Spatial reasoning dataset excerpts
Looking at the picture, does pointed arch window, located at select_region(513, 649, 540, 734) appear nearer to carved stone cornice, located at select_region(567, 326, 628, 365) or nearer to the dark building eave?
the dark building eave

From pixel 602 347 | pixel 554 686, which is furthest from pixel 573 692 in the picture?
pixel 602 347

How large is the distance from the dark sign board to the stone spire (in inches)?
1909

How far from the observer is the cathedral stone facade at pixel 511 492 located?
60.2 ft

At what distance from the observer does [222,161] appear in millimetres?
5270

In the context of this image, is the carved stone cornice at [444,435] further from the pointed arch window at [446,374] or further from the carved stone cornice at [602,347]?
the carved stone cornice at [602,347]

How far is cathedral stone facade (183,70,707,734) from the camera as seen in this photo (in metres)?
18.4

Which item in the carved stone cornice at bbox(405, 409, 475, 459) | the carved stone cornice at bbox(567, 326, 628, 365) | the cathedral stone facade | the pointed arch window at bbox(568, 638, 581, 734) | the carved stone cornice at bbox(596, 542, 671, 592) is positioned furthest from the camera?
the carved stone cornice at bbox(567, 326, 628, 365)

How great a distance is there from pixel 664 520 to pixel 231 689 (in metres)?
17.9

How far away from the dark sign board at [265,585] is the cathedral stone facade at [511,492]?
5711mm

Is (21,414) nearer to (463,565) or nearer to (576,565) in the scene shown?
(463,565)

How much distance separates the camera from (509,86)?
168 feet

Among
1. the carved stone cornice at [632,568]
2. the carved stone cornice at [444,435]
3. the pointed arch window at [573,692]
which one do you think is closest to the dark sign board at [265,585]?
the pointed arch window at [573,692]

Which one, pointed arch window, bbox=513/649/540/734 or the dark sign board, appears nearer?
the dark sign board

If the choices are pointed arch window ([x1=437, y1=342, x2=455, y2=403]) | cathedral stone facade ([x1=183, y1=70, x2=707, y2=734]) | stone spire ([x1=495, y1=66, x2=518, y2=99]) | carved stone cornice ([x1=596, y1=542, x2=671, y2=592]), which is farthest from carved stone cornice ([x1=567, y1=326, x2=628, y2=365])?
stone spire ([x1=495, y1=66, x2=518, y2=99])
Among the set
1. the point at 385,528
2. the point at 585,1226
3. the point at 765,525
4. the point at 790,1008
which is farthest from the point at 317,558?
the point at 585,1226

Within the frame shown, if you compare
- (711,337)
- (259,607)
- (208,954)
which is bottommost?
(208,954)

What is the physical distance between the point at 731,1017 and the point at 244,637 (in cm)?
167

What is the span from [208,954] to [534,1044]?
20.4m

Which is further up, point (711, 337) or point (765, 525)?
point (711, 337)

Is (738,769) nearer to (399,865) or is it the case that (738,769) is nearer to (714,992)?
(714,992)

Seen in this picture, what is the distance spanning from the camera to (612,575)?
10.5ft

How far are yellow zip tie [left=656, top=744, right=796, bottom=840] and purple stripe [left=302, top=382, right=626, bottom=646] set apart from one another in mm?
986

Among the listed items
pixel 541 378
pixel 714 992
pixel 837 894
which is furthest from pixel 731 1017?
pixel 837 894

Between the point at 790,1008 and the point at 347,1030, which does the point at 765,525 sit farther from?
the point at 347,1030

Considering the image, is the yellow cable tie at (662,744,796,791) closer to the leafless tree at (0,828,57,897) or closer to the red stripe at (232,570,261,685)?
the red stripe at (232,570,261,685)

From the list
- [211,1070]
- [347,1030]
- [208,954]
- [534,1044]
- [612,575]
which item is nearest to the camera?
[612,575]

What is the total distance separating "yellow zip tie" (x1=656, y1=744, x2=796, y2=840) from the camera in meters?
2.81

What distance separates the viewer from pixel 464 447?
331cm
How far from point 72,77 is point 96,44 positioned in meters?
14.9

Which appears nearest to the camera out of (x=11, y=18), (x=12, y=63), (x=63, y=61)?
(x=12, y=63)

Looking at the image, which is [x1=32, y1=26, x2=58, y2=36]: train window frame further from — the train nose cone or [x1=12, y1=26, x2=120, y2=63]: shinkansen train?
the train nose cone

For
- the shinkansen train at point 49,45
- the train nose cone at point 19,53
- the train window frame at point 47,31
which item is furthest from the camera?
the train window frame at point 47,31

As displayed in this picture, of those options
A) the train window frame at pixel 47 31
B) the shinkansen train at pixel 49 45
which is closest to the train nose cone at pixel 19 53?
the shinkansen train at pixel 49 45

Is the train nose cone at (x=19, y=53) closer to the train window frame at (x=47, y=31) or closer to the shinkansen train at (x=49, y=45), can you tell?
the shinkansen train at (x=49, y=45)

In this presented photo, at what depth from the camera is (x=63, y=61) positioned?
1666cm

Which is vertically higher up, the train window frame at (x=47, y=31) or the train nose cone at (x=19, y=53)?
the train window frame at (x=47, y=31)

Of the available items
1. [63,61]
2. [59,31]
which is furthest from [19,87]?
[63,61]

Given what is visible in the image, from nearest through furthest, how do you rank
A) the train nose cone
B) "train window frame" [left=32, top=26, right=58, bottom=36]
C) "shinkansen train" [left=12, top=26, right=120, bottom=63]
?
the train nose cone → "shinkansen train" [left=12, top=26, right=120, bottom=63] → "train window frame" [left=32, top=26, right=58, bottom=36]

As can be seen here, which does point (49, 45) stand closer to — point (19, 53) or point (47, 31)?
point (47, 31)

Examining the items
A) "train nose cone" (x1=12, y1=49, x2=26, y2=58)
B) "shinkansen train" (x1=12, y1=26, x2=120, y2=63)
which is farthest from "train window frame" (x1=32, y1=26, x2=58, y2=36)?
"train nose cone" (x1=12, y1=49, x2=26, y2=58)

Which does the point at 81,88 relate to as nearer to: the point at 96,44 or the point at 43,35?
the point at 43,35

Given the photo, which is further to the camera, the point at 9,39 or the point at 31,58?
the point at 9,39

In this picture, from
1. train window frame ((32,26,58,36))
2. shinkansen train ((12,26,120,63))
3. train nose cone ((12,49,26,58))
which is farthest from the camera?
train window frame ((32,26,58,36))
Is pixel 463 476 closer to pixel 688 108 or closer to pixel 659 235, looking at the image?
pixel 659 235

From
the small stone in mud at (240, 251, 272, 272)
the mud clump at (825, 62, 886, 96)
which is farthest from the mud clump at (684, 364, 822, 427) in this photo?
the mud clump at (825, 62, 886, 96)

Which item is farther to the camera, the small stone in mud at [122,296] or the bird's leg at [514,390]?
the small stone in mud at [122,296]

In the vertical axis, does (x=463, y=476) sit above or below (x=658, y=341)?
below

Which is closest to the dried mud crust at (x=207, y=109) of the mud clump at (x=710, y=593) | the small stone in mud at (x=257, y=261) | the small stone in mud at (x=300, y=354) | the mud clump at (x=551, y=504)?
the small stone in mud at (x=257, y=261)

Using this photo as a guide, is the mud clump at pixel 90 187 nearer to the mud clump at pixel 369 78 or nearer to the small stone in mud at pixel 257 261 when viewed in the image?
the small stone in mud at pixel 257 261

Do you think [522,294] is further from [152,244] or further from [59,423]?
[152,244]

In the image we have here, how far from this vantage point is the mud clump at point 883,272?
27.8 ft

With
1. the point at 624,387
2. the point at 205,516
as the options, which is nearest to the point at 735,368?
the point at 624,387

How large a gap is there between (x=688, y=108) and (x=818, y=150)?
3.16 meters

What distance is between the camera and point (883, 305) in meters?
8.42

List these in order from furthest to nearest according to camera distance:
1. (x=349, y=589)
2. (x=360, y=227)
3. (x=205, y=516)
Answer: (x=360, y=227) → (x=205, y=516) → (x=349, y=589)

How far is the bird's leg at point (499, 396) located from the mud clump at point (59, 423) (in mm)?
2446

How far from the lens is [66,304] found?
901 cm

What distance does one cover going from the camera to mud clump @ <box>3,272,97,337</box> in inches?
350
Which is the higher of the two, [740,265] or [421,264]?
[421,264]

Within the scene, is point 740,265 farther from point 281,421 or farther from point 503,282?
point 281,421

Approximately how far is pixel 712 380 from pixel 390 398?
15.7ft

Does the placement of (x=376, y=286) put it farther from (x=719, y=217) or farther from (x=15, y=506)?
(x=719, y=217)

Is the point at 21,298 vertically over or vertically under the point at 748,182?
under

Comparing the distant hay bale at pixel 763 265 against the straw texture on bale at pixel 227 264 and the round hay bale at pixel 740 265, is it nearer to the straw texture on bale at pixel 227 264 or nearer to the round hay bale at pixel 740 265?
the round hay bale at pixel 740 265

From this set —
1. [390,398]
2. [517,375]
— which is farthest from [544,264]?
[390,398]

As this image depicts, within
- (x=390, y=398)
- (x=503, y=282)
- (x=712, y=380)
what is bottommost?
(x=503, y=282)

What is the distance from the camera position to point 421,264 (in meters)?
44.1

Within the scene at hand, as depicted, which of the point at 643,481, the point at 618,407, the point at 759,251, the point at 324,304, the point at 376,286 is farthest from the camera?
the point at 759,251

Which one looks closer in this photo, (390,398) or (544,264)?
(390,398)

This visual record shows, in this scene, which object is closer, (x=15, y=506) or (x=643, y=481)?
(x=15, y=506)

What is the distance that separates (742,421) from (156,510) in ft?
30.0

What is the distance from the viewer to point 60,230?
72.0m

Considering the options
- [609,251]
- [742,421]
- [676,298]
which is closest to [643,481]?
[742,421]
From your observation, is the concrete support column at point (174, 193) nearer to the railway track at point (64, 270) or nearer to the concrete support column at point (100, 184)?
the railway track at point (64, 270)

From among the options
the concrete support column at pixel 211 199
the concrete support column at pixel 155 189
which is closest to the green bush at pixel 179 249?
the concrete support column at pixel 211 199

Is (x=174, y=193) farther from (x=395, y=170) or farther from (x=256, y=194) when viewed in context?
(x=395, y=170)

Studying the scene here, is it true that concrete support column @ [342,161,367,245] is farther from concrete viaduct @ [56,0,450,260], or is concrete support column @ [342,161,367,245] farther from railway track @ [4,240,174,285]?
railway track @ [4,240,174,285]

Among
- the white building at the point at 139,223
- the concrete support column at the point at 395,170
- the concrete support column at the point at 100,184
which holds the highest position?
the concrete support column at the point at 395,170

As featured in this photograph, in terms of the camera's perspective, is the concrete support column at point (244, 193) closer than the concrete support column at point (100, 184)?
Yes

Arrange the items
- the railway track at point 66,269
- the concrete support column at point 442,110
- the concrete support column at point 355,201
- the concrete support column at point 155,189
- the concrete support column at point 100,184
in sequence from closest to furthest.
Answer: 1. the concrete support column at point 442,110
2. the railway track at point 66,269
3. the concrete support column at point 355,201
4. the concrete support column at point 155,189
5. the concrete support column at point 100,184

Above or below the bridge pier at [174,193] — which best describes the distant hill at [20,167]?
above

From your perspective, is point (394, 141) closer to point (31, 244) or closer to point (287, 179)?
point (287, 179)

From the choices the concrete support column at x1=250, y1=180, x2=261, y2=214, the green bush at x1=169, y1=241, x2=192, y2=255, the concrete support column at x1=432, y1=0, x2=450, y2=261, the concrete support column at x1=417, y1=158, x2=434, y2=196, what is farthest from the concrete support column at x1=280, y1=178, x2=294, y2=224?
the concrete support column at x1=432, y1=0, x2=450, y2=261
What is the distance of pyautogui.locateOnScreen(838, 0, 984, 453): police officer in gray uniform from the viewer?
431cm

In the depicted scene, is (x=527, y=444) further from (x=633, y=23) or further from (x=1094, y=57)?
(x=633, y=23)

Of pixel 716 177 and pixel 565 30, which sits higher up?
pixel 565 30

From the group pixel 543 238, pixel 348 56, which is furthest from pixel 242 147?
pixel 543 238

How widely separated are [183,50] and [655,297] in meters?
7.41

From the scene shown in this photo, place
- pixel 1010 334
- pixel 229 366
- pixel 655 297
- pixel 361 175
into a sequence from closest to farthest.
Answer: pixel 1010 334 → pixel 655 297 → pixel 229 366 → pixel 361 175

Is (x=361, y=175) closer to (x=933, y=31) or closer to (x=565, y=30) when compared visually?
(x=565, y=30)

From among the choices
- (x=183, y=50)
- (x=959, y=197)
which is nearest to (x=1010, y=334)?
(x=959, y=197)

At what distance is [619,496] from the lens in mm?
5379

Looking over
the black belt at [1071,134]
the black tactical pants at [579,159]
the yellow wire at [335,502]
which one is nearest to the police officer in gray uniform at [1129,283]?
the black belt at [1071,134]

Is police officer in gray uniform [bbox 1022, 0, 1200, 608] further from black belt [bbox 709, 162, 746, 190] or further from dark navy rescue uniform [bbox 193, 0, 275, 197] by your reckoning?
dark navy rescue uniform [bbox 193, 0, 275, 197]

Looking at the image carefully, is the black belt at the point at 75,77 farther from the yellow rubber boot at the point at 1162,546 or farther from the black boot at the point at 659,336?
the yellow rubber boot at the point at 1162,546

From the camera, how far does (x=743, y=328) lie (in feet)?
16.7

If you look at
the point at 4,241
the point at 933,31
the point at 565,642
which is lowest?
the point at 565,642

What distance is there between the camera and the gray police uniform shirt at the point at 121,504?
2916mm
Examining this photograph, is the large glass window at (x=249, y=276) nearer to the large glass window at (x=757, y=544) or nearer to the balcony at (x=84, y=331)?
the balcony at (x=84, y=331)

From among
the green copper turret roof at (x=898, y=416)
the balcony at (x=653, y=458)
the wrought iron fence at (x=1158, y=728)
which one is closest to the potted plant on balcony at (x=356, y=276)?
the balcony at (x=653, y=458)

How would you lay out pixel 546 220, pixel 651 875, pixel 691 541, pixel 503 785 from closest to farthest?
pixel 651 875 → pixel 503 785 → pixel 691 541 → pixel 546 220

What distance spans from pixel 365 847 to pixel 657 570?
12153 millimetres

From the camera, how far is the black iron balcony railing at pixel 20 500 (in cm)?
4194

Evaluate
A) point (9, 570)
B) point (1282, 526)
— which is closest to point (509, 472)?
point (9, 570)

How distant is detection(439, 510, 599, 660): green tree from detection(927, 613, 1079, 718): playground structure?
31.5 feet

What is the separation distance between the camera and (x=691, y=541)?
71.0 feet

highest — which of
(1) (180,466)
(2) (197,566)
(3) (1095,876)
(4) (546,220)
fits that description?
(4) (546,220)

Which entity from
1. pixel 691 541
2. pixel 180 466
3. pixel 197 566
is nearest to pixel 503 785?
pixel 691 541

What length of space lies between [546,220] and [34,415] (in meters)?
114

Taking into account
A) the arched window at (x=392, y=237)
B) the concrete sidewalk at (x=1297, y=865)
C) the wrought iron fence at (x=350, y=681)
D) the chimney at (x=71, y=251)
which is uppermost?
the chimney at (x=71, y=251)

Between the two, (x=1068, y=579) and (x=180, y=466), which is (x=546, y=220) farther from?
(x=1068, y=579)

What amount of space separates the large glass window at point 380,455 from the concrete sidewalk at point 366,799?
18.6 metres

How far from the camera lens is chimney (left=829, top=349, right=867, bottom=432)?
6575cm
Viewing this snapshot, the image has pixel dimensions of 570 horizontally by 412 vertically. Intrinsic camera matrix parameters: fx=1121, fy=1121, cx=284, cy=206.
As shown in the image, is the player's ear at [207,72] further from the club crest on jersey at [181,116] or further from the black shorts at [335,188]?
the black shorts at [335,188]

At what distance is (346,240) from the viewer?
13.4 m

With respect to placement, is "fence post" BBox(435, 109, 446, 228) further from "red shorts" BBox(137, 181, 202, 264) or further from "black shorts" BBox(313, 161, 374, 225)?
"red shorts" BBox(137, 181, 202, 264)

■ What is needed: Repeat exactly the lines from the one containing "Which entity from" through the last line of the records above, both included, and nothing else.

■ Task response:
Which entity from
1. pixel 691 541
2. pixel 180 466
3. pixel 197 566
is nearest to pixel 503 785?
pixel 691 541

What length of space lies between [546,220] and [34,415] (in meters)?
114

Taking into account
A) the arched window at (x=392, y=237)
B) the concrete sidewalk at (x=1297, y=865)
C) the wrought iron fence at (x=350, y=681)
D) the chimney at (x=71, y=251)
which is uppermost?
the chimney at (x=71, y=251)

Between the two, (x=1068, y=579) and (x=180, y=466), which is (x=546, y=220) farther from?
(x=1068, y=579)

What amount of space separates the large glass window at point 380,455 from the concrete sidewalk at point 366,799?
18.6 metres

How far from the camera lens is chimney (left=829, top=349, right=867, bottom=432)?
6575cm
Viewing this snapshot, the image has pixel dimensions of 570 horizontally by 412 vertically. Intrinsic camera matrix parameters: fx=1121, fy=1121, cx=284, cy=206.
As shown in the image, is the player's ear at [207,72] further from the club crest on jersey at [181,116] or further from the black shorts at [335,188]?
the black shorts at [335,188]

At what distance is (346,240) from the viewer?
13.4 m

With respect to placement, is "fence post" BBox(435, 109, 446, 228) further from "red shorts" BBox(137, 181, 202, 264) or further from "black shorts" BBox(313, 161, 374, 225)?
"red shorts" BBox(137, 181, 202, 264)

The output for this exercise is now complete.